▸ What to work on: Can you turn the lines below into a JSON list of strings, with one string per line and blank lines left out?
>> begin
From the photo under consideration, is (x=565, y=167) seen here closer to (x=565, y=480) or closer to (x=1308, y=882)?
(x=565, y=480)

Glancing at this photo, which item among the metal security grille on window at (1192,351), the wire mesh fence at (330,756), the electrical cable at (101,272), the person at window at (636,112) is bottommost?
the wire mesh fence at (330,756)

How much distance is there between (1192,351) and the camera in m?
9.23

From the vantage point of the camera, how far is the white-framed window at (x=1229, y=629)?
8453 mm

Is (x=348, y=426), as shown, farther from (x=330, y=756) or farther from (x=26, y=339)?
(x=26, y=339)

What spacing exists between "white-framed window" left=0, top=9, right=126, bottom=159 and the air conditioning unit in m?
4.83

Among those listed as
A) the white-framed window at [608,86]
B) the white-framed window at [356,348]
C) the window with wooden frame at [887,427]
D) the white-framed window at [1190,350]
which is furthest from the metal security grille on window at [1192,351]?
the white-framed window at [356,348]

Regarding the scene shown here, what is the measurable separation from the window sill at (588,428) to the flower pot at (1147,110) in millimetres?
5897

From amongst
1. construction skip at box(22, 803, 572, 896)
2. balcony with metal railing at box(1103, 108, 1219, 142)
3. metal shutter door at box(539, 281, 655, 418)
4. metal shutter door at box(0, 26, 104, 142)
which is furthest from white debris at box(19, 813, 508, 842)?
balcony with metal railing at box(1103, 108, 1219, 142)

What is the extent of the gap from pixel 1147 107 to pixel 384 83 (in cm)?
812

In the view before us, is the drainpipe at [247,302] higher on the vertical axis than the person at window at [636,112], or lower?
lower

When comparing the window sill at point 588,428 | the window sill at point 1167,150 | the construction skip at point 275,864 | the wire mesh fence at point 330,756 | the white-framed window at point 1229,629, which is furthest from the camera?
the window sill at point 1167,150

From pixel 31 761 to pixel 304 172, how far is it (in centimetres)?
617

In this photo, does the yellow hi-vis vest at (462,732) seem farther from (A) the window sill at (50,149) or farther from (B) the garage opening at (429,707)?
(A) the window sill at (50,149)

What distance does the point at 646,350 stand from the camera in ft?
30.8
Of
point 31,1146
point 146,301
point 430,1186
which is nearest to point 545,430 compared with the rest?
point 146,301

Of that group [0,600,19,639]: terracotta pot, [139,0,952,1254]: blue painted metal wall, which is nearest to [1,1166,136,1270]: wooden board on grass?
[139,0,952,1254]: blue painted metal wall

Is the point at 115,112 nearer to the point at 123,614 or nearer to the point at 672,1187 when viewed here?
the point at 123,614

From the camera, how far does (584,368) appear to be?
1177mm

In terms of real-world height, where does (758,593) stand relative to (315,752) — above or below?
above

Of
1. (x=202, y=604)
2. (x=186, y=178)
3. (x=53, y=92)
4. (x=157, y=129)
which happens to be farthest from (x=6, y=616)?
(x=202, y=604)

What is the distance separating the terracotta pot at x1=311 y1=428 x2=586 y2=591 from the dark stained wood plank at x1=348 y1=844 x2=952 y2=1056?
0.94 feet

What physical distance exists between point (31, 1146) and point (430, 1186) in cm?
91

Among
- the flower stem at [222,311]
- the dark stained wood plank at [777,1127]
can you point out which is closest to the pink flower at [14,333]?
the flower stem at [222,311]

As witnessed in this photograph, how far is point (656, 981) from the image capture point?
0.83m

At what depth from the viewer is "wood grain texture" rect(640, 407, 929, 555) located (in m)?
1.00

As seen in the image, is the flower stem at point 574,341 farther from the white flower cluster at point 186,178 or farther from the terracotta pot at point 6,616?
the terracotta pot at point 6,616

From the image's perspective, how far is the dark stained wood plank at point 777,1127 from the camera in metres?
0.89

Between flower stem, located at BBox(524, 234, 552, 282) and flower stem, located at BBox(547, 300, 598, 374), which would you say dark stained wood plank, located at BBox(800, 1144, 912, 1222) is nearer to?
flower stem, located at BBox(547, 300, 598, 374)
>> end
▸ Result for this exercise:
[
  "From the photo under consideration, is (x=565, y=167) seen here closer to (x=565, y=480) or closer to (x=1308, y=882)?",
  "(x=565, y=480)",
  "Glancing at this photo, which item among the metal security grille on window at (1192,351), the wire mesh fence at (330,756), the electrical cable at (101,272), the person at window at (636,112) is bottommost?",
  "the wire mesh fence at (330,756)",
  "How much distance is there between (1192,351) and the camera in m?",
  "9.23",
  "From the vantage point of the camera, how far is the white-framed window at (x=1229, y=629)?",
  "8453 mm",
  "Is (x=348, y=426), as shown, farther from (x=330, y=756) or farther from (x=26, y=339)?",
  "(x=26, y=339)",
  "What spacing exists between \"white-framed window\" left=0, top=9, right=126, bottom=159 and the air conditioning unit in m?",
  "4.83",
  "Among those listed as",
  "A) the white-framed window at [608,86]",
  "B) the white-framed window at [356,348]",
  "C) the window with wooden frame at [887,427]",
  "D) the white-framed window at [1190,350]",
  "which is furthest from the metal security grille on window at [1192,351]?",
  "the white-framed window at [356,348]",
  "Regarding the scene shown here, what is the measurable separation from the window sill at (588,428) to the flower pot at (1147,110) in millimetres?",
  "5897",
  "From amongst",
  "1. construction skip at box(22, 803, 572, 896)",
  "2. balcony with metal railing at box(1103, 108, 1219, 142)",
  "3. metal shutter door at box(539, 281, 655, 418)",
  "4. metal shutter door at box(0, 26, 104, 142)",
  "which is furthest from white debris at box(19, 813, 508, 842)?",
  "balcony with metal railing at box(1103, 108, 1219, 142)",
  "What is the extent of the gap from pixel 1147 107 to pixel 384 83 (in cm)?",
  "812",
  "In the view before us, is the drainpipe at [247,302] higher on the vertical axis than the person at window at [636,112], or lower?",
  "lower",
  "When comparing the window sill at point 588,428 | the window sill at point 1167,150 | the construction skip at point 275,864 | the wire mesh fence at point 330,756 | the white-framed window at point 1229,629, which is furthest from the camera?",
  "the window sill at point 1167,150",
  "From pixel 31 761 to pixel 304 172, how far is it (in centimetres)?",
  "617",
  "In this photo, does the yellow hi-vis vest at (462,732) seem farther from (A) the window sill at (50,149) or farther from (B) the garage opening at (429,707)?",
  "(A) the window sill at (50,149)",
  "What distance does the point at 646,350 stand from the camera in ft?",
  "30.8",
  "Of",
  "point 31,1146",
  "point 146,301",
  "point 430,1186",
  "which is nearest to point 545,430 compared with the rest?",
  "point 146,301",
  "Of that group [0,600,19,639]: terracotta pot, [139,0,952,1254]: blue painted metal wall, which is nearest to [1,1166,136,1270]: wooden board on grass?",
  "[139,0,952,1254]: blue painted metal wall",
  "Is the point at 115,112 nearer to the point at 123,614 or nearer to the point at 672,1187 when viewed here?",
  "the point at 123,614",
  "From the camera, how far does (584,368) appear to be?",
  "1177mm",
  "In terms of real-world height, where does (758,593) stand relative to (315,752) — above or below?",
  "above",
  "Of",
  "1. (x=202, y=604)",
  "2. (x=186, y=178)",
  "3. (x=53, y=92)",
  "4. (x=157, y=129)",
  "which happens to be farthest from (x=6, y=616)?",
  "(x=202, y=604)",
  "What is the distance separating the terracotta pot at x1=311 y1=428 x2=586 y2=591 from the dark stained wood plank at x1=348 y1=844 x2=952 y2=1056?",
  "0.94 feet",
  "What physical distance exists between point (31, 1146) and point (430, 1186) in cm?",
  "91",
  "Among",
  "- the flower stem at [222,311]",
  "- the dark stained wood plank at [777,1127]",
  "can you point out which is closest to the pink flower at [14,333]?",
  "the flower stem at [222,311]",
  "As witnessed in this photograph, how far is point (656, 981) from the image capture point?",
  "0.83m",
  "At what depth from the viewer is \"wood grain texture\" rect(640, 407, 929, 555) located (in m)?",
  "1.00",
  "As seen in the image, is the flower stem at point 574,341 farther from the white flower cluster at point 186,178 or farther from the terracotta pot at point 6,616?",
  "the terracotta pot at point 6,616",
  "From the image's perspective, how far is the dark stained wood plank at point 777,1127 from the camera in metres?",
  "0.89",
  "Between flower stem, located at BBox(524, 234, 552, 282) and flower stem, located at BBox(547, 300, 598, 374), which would you say dark stained wood plank, located at BBox(800, 1144, 912, 1222) is nearer to?",
  "flower stem, located at BBox(547, 300, 598, 374)"
]